Tantrum tips: 5 Ways to stop a public tantrum
Tantrums are inevitable. When a toddler doesn't get what he wants, that frustration can transform your sweet little angel into a raging nightmare in seconds. You may be able to deal with the tidal wave of emotion in the comfort of your own home, but what about when you're out in public? Here are five ways you can stop a public tantrum and help get your child back on track.
Keep your cool
It's easy to get flustered when it seems like everyone in the checkout line is shooting judgmental looks at you and your little monster. Breathe in. Breathe out. Your calm reaction will help you deal with the situation, and set the example for your child. If you raise your voice and get exasperated, it will only escalate the tantrum.
Create a diversion
Did you ever notice that the model mamas are the ones with the big bags? That's because they're prepared. When you're stocking your bag with diapers, wipes and sippy cups, throw in a few extra goodies like small toys from a dollar store or Happy Meal prizes, pipe cleaners, board books, or a few crayons and a notepad.

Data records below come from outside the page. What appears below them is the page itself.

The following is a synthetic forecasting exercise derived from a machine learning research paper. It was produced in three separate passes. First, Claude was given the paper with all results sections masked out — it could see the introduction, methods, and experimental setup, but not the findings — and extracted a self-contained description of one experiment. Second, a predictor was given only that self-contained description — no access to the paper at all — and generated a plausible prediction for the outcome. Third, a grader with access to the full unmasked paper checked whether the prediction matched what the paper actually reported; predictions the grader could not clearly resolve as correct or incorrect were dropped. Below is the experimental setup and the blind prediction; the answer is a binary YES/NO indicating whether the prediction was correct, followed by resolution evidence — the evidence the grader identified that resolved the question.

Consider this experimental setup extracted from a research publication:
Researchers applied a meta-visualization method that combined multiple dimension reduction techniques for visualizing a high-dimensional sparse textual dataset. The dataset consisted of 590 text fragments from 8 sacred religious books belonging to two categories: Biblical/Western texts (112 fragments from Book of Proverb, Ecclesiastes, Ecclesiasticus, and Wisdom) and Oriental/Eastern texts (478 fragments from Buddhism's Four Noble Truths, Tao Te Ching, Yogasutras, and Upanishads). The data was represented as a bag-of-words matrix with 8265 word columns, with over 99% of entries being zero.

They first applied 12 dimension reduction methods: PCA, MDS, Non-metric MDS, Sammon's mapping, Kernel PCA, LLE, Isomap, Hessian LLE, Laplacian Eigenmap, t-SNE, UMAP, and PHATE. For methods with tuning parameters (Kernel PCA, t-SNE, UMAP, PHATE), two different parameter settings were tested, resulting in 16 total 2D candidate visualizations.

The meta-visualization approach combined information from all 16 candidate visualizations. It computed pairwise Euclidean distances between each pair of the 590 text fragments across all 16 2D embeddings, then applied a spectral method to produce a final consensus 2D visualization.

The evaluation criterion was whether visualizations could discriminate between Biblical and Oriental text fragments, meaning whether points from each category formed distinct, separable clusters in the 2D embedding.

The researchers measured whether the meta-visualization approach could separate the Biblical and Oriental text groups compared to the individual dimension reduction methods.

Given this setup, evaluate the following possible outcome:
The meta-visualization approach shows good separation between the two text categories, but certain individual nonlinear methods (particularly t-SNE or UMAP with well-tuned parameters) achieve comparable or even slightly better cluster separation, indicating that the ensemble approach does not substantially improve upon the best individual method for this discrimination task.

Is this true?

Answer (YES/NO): NO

If your toddler looks like he's headed for a meltdown, go for the quick diversion. The key is to divert before the situation escalates into a full-blown tantrum. The last thing you want is your child thinking he's being rewarded for his inappropriate behavior.
Take a snack break
Veteran moms will be the first to tell you that the worst tantrums come when the kids are tired or hungry. If only we could wave a magic wand and put our overtired kiddos to sleep in the shopping cart. Having a stash of snacks on hand is the next best thing. Again, know the signs, so you can head off a tantrum with a quick munch before it's too late.
Hug it out
Sometimes you can squash the fits of rage with a firm hug. This doesn't work with all kids, and it doesn't work every time. However when it does, you'll feel like you won the Mom-of-the-Year award.
Make a quick exit
As a last resort, stop the public tantrum by making a quick exit. Yes, you may still have a tantrum on your hands, but at least it won't be on display. This is also a good way to teach your child about natural consequences. If he's throwing a tantrum about not getting something he wants at the store, he'll learn that his behavior resulted in him not getting anything at the store. Unfortunately, this might mean you don't get anything either. It's not always easy to walk away from a cart full of groceries, but in the long run, you'll be glad you did.